Greenblatt joined the editorial team during the 1990s: "When Norton asked Greenblatt—who was already editor of 'The Norton Shakespeare'—to join the team as Abrams's deputy in the mid-90s, Abrams said he was initially skeptical because of their different critical approaches, but quickly came around. The two had first met in the 1980s, when they once delivered opposing lectures. 'It was great fun,' Abrams said. 'He always claimed that I bent his sword. I always claimed he had the better, not of the argument, but of the rhetoric of the argument.'" Another addition has been an increase in the number of women authors: "The new edition, Greenblatt said, includes 68 women writers, more than eight times as many as in the first edition."

The ninth edition was released in 2012, marking 50 years of the anthology's existence.

==Competing anthologies==
The 1970s saw the emergence of The Oxford Anthology of English Literature; its editorial team included leading scholars Harold Bloom, Frank Kermode, and Lionel Trilling.
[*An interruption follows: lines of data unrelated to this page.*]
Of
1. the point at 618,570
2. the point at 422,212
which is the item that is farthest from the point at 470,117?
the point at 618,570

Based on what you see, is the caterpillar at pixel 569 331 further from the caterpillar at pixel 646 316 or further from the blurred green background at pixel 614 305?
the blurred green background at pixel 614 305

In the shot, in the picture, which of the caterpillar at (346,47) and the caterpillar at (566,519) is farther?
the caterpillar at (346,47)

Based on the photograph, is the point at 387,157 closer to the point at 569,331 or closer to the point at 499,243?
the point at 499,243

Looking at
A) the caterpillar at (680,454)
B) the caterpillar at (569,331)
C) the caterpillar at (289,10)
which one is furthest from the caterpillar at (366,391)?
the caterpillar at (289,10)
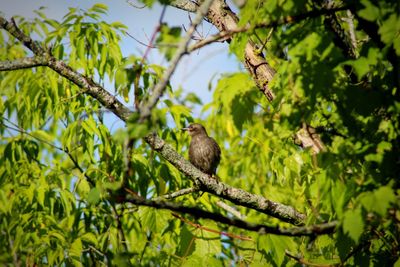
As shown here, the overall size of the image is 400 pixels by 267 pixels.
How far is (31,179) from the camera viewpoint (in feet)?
19.4

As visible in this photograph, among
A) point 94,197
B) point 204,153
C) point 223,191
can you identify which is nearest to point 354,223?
point 94,197

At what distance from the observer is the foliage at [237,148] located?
2.66m

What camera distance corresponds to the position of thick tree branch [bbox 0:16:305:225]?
4160mm

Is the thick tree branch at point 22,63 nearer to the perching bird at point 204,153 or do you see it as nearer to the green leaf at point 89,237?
the green leaf at point 89,237

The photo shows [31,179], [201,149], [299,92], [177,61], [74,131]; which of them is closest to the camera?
[177,61]

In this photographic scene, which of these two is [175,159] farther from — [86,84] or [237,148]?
[237,148]

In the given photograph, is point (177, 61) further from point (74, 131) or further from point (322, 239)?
point (74, 131)

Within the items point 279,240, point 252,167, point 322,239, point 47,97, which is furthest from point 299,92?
point 252,167

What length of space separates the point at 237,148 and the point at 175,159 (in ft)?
10.2

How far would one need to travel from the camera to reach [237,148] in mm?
7363

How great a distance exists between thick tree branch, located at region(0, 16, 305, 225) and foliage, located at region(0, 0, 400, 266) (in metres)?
0.16

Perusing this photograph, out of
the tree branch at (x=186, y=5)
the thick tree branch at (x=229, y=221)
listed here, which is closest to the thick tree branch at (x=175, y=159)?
the thick tree branch at (x=229, y=221)

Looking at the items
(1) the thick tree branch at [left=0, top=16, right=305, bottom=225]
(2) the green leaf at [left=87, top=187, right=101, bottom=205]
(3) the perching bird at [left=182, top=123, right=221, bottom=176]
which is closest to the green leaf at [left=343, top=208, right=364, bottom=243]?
(2) the green leaf at [left=87, top=187, right=101, bottom=205]

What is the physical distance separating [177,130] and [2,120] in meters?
2.16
It was discontinued. Bloom, a former student of Abrams', noted: "We were defeated in battle."

The Longman Anthology of British Literature is also a competitor. Of this relationship, Joyce Jensen of The New York Times wrote in 1999, "The first stone in the war between Longman and W. W. Norton, the David and Goliath of the anthology publishing world, has been cast. With the recent publication of The Longman Anthology of British Literature, Longman has mounted a challenge to Norton to become the literary anthology of choice in colleges and universities around the country." Longman Anthology editor David Damrosch commented on the seventh edition of The Norton Anthology, arguing:

Though I could wish that the new edition of the Norton had reflected more independent thought and less reactive borrowing of the most visible innovations of our table of contents, I am very glad that Norton has now also adopted the six-volume format. Then again, perhaps the Norton hasn't simply been imitating us in its rapid inclusions of Marie de France, Hogarth, The Beggar's Opera, Frankenstein, and a range of new context groupings whose topics track ours with what may only appear to be beagle-like devotion. The Septuagint was produced by independent translators whose versions all came out alike, and this history may have repeated itself here.
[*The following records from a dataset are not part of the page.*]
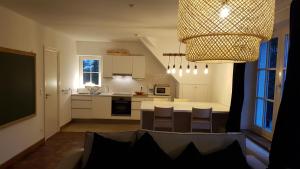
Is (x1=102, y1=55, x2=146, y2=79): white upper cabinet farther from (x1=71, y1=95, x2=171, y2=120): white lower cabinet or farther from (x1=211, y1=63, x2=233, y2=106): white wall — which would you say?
(x1=211, y1=63, x2=233, y2=106): white wall

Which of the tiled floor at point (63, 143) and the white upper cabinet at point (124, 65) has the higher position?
the white upper cabinet at point (124, 65)

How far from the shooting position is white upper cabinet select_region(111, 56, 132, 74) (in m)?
6.56

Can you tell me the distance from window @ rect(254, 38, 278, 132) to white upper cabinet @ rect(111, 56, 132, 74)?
12.9ft

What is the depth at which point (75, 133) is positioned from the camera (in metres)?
5.48

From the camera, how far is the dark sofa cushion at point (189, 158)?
2.34m

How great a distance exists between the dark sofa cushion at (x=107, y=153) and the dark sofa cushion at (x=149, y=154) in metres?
0.10

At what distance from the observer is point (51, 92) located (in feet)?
16.3

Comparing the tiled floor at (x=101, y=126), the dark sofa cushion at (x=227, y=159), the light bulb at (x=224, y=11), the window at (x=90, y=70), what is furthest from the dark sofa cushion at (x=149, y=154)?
the window at (x=90, y=70)

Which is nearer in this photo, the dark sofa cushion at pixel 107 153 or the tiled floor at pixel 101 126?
the dark sofa cushion at pixel 107 153

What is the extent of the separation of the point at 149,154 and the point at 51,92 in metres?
3.46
The Norton Anthology responded that:

The new Norton is not (as Longman personnel have charged) simply an attempt to copy Longman... Norton has defined its scope by uniting works whose common bond is the English language, claiming that a shared vocabulary is essential to cultural unity.

Independent Canadian publisher Broadview Press also offers a six-volume anthology of British literature that competes with the Norton and Longman anthologies, and a two-volume Concise Edition that competes with Norton's two-volume Major Authors Edition and Longman's two-volume Masters of British Literature. The editorial team for The Broadview Anthology of British Literature includes leading scholars such as Kate Flint, Jerome J. McGann, and Anne Lake Prescott and has in general been very well received, though its sales have yet to match those of the competitors from the two larger publishers.

==Reception==
In 2006, Rachel Donadio of The New York Times stated: "Although assailed by some for being too canonical and by others for faddishly expanding the reading list, the anthology has prevailed over the years, due in large part to the talents of Abrams, who refined the art of stuffing 13 centuries of literature into 6,000-odd pages of wispy cigarette paper."

Sarah A. Kelen summarizes the changes to the NAELs inclusions of medieval literature through successive editions, demonstrating the way the Anthologys contents reflect contemporary scholarship.

Sean Shesgreen, an English professor at Northern Illinois University, published a critical history of the anthology in the Winter 2009 issue of Critical Inquiry, based on interviews with Abrams and examinations of the editor's NAEL files. Norton president Drake McFeely forcefully denounced the article in a January 23, 2009, story in The Chronicle of Higher Education.